Bill Stewart bill.stewart at pobox.com
Wed Sep 29 11:40:40 PDT 2004


I've used E-Gold in the past, and found that the hardest part
of the process is buying the stuff to put in your account -
setting up an account and paying people with it are both easy,
but to buy the gold, you need to find some way to give somebody
some other kind of money so they'll give you electronic gold.
If you want $10000 worth, or want to transfer physical gold,
it's not hard, but if you just want small quantities it was annoying.

Jim Davidson's article talked about E-Gold and other currencies,
and almost all of them operate under a model in which
the gold service transfers gold credits between accounts,
but buying the gold credits with other types of money
is handled by third-party retailers, and almost none of the retailers
will accept credit cards or Paypal without long delays,
though they'll happily accept other gold currencies.

There's now a much more convenient way to buy online gold - goldage.net.
To pay them cash, you do an online form, then go to a bank they use,
and fill out a deposit slip with their account number from the form,
and hand the bank your cash, and then do another form to say you did it.
They use banks in USA, Japan, Malaysia, Philippines,
Singapore and South Africa.  Their US banks include
Bank of America, Wells Fargo, and three or four others.
You don't need to set up an account with them - they mostly do
transactional business, though their fees are a bit lower
if you're a large frequent customer.
The gold currency payment isn't instant - it can take a couple
of days for Goldage to see that the deposit was made.
They seem to be a small operation, so they're very responsive to email.

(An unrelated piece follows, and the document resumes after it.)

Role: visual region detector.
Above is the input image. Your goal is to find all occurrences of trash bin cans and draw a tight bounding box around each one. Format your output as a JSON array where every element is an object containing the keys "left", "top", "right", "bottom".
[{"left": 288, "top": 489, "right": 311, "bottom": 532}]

A couple of months ago, I wanted to pay for some services
using an online gold currency, and the merchant
accepts E-gold, Pecunix, and several other gold currencies.
I didn't want to use E-Gold itself, because there are too many
spammers phishing for people's e-gold account information
the way they do for credit cards, and I didn't want to have
to miss any _real_ email from them mixed in with the spam.
Pecunix was one of the gold currencies that my merchant's
online payment system Goldcart accepted, and they were easy to use.
So I did the online form at Goldage, deposited the cash at the bank,
checked Pecunix a couple of days later, and paid the merchant.
I think the total fees were about $6-7 between the different
service providers, mostly the $5 minimum fee at Goldage,
and I may have a buck or two of round-off-error money sitting in Pecunix,
but the percentage costs would be lower if I were using it more frequently
rather than a one-shot transaction.

It worked very well, and was much simpler than a few years ago.